═════ Excerpted data ═════

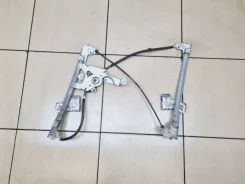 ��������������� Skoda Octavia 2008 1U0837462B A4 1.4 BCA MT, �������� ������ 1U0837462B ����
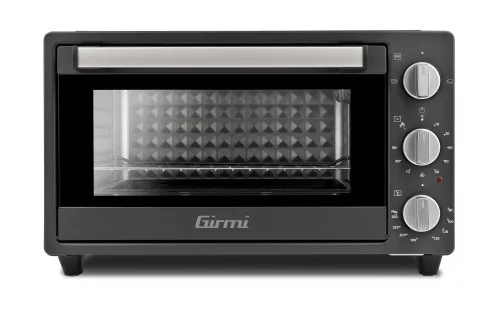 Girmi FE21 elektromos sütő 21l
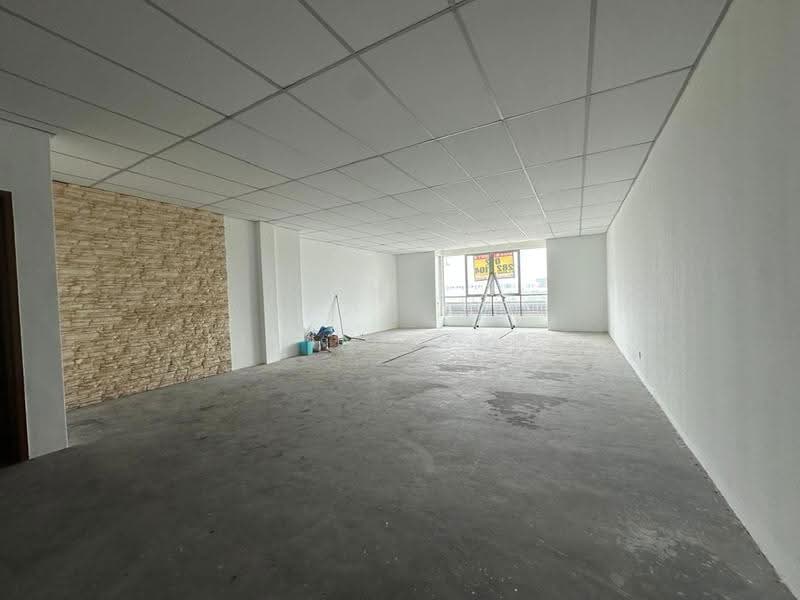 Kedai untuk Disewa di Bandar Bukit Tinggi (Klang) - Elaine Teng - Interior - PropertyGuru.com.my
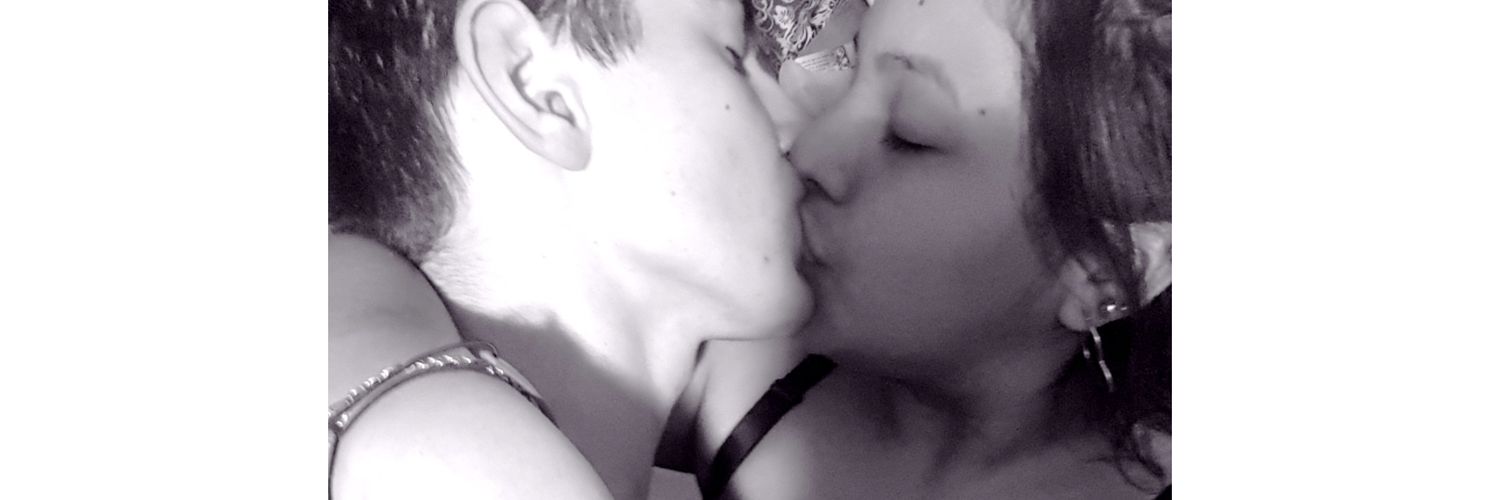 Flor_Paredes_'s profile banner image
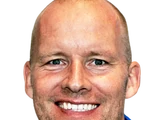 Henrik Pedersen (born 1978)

═════

The data above must be written out again word for word, without its pictures.

 ��������������� Skoda Octavia 2008 1U0837462B A4 1.4 BCA MT, �������� ������ 1U0837462B ����
 Girmi FE21 elektromos sütő 21l
 Kedai untuk Disewa di Bandar Bukit Tinggi (Klang) - Elaine Teng - Interior - PropertyGuru.com.my
 Flor_Paredes_'s profile banner image
 Henrik Pedersen (born 1978)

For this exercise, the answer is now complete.